**WHAT YOU ARE ASKED TO DO**
Begin at the top of the records below and print each line exactly until the line containing "Framed Gold Art" has been printed; any pictures are to be left out.

PROVIDED DATA below:

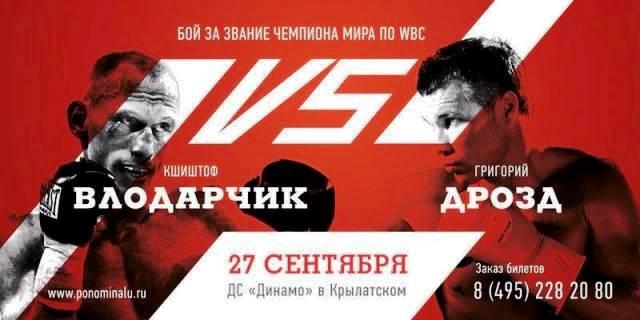 Постер к вечеру бокса в Москве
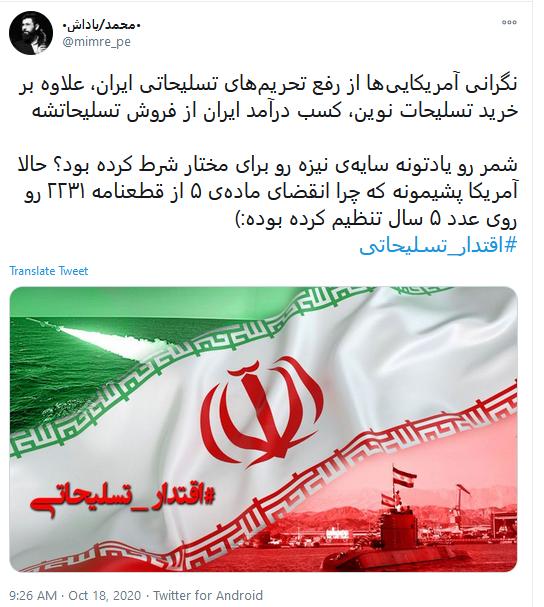 جشن لغو تحریم های تسلیحاتی ایران با داغ کردن #اقتدار_تسلیحاتی
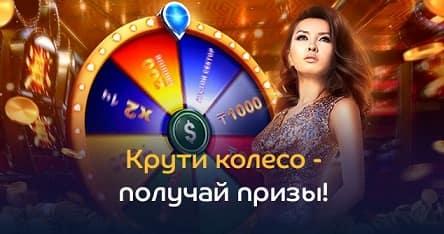 Вулкан Royal - преимущества casino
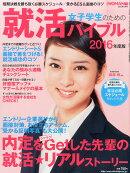 女子学生のための就職バイブル 2016年度版 2015年 04月号 [雑誌]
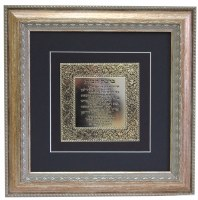 "Golden Framed Gold Art Birchas HaBayis 17.25"" x 17.25"""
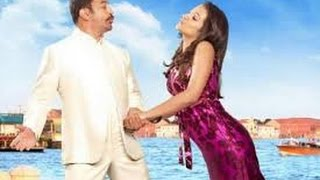 Watch Trisha Fight with Kamal Hassan Red Pix tv Kollywood News 26/May/2015 online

End of PROVIDED DATA.

**EXERCISE ANSWER**
 Постер к вечеру бокса в Москве
 جشن لغو تحریم های تسلیحاتی ایران با داغ کردن #اقتدار_تسلیحاتی
 Вулкан Royal - преимущества casino
 女子学生のための就職バイブル 2016年度版 2015年 04月号 [雑誌]
 "Golden Framed Gold Art Birchas HaBayis 17.25"" x 17.25"""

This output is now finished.